Literally every company I've done any iOS development for for since iOS came out had things that they used to be able to do with UIWebView, but can't do with WKWebView. In some cases, it was core functionality, and the products got dropped entirely. In other cases, features fell permanently by the wayside. Either way, it's a major pain that WKWebView still hasn't reached feature parity with UIWebView after all these years.
In particular, it isn't possible to change out the network machinery under the hood. You use Apple's networking stack, period. Want to do something interesting, such as changing the caching behavior? Too bad. You get what Apple gives you.
That's probably precisely the point.
Unfortunately, that makes it much harder (or, in some cases, impossible) to do interesting and useful things, such as:
- Providing a permanent on-device cache for your app's help content.

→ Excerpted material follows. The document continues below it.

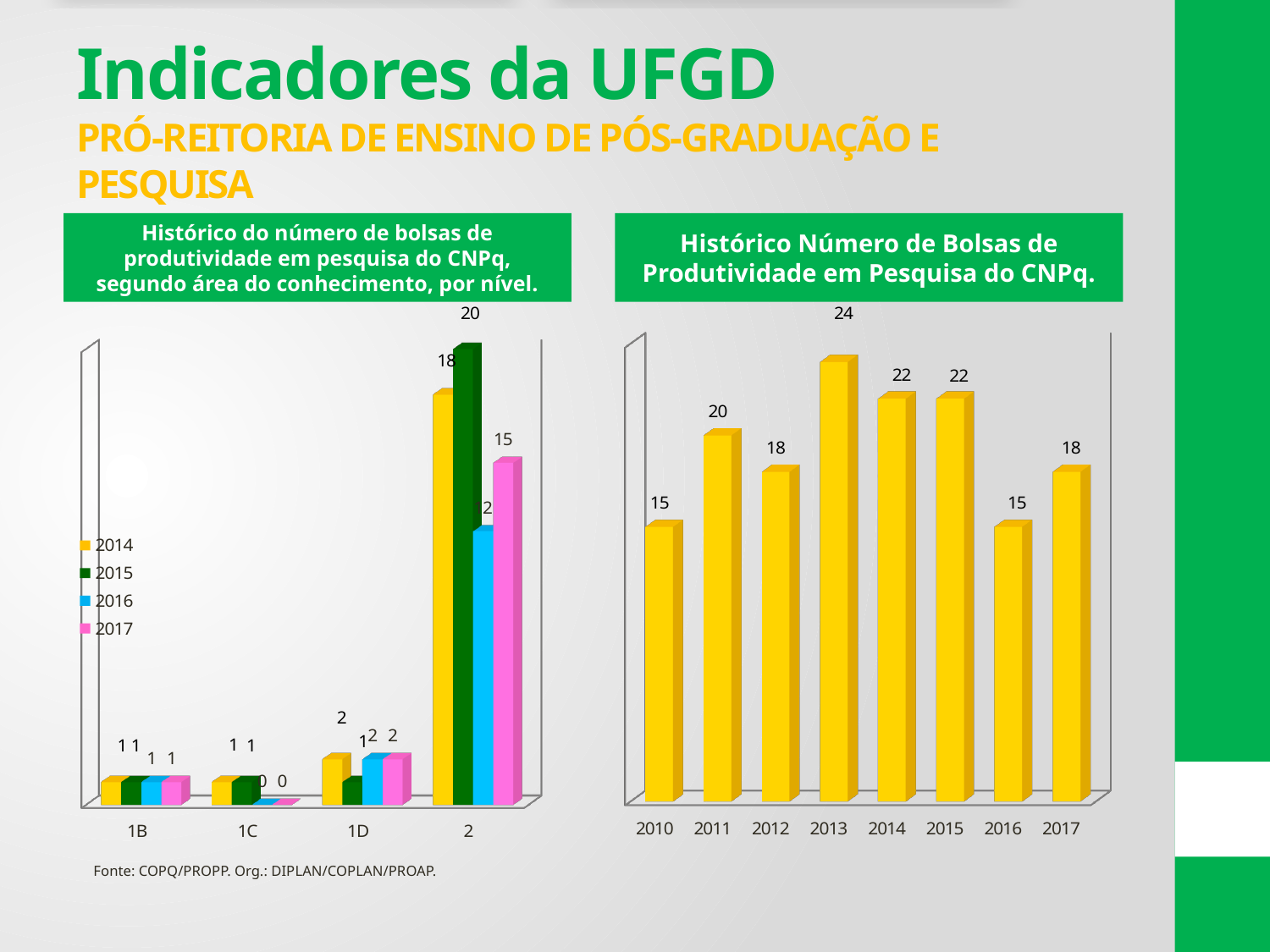
In the left chart (bolsas de produtividade segundo área do conhecimento, por nível), what is the 2014 value for category 2? 18 In the left chart (bolsas de produtividade segundo área do conhecimento, por nível), how many series does the legend list? 4 In the right chart (Histórico Número de Bolsas de Produtividade em Pesquisa do CNPq), how many years are shown on the x axis? 8 In the right chart (Histórico Número de Bolsas de Produtividade em Pesquisa do CNPq), what is the value for 2017? 18 In the right chart (Histórico Número de Bolsas de Produtividade em Pesquisa do CNPq), which year has the highest value? 2013 In the left chart (bolsas de produtividade segundo área do conhecimento, por nível), what is the 2015 value for category 2? 20 In the left chart (bolsas de produtividade segundo área do conhecimento, por nível), what is the 2017 value for category 1C? 0 What kind of chart is the left chart (bolsas de produtividade segundo área do conhecimento, por nível)? bar chart In the right chart (Histórico Número de Bolsas de Produtividade em Pesquisa do CNPq), what is the difference between the values for 2013 and 2010? 9 In the right chart (Histórico Número de Bolsas de Produtividade em Pesquisa do CNPq), do the values rise or fall from 2013 to 2016? fall In the right chart (Histórico Número de Bolsas de Produtividade em Pesquisa do CNPq), what is the value for 2013? 24 In the right chart (Histórico Número de Bolsas de Produtividade em Pesquisa do CNPq), which is larger, the value for 2011 or the value for 2012? 2011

- Using custom protocol compression.
- Providing an in-app VPN browser that doesn't route everything on your device through it.
- Writing functional or unit tests that involve web views.
That last one is a real pain, because it means that on iOS, all of your web-view-related tests depend on the server consistently returning exactly the same results for a given request every time, with high speed and 100% reliability. In the real world, none of those things are typically the case, which is why anybody sane uses hermetic tests, where you fake a server response, periodically updating those responses in a controlled fashion so that minor changes on the server side don't constantly break your tests. With UIWebView, hermetic testing is easy because all of the requests are made in-process, and you can swizzle the networking stack or use custom protocol handlers or whatever. With WKWebView, it is impossible, because the APIs for snagging traffic don't let you capture/replace requests for individual resources (IIRC), don't handle POST requests (IIRC), etc.
Everything that's in your web view can be read by the app anyway, so this isn't actually securing anything meaningfully. All it does is prevent all sorts of very useful networking stack manipulation that can be handy in some shipping apps, and can be absolutely critical for writing proper functional and unit tests.